Now, add "rdomain 1" to your network interface used to reach the Internet, in my setup it's /etc/hostname.iwn0 and it looks like this.

join network wpakey superprivatekey
join home wpakey notsuperprivatekey
rdomain 1
up
autoconf

Now, you can restart network with "sh /etc/netstart" and all the network should pass through the WireGuard tunnel.

4. Handling DNS §

Because you may use a nameserver in /etc/resolv.conf that was provided by your local network, it's not reachable anymore. I highly recommend to use unwind (in every case anyway) to have a local resolver, or modify /etc/resolv.conf to use a public resolver.

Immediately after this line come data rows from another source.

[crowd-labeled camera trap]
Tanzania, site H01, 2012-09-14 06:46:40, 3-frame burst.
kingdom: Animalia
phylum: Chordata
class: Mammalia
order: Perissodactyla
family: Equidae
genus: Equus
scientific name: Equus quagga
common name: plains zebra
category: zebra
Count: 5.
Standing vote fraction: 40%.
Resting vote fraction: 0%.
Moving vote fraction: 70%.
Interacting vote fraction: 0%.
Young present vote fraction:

unwind can be enabled with "rcctl enable unwind" and "rcctl start unwind", from OpenBSD 7.0 you should have resolvd running by default that will rewrite /etc/resolv.conf if unwind is started, otherwise you need to write "nameserver 127.0.0.1" in /etc/resolv.conf

5. Bypass VPN §

If you need for some reason to run a program and not route its traffic through the VPN, it is possible. The following command will run firefox using the routing table 1, however depending on the content of your /etc/resolv.conf you may have issues resolving names (because 127.0.0.1 is only reachable on rdomain 0!). So a simple fix would be to use a public resolver if you really need to do so often.

route -T 1 exec firefox

route man page about exec command

6. WireGuard behind a NAT §

If you are behind a NAT you may need to use the KeepAlive option on your WireGuard tunnel to keep it working. Just add "wgpka 20" to enable a KeepAlive packet every 20 seconds in /etc/hostname.wg0 like this:

wgpeer YOUR_PUBKEY wgendpoint REMOTE_IP 4433 wgaip 0.0.0.0/0 wgpka 20
[....]

ifconfig man page explaining wgpka parameter

7. Conclusion §

WireGuard is easy to deploy but making it a default network interface adds some complexity. This is usually simpler for protocols like OpenVPN because the OpenVPN daemon can automatically do the magic to rewrite the routes (and it doesn't do it very well) and won't prevent non-VPN access until the VPN is connected.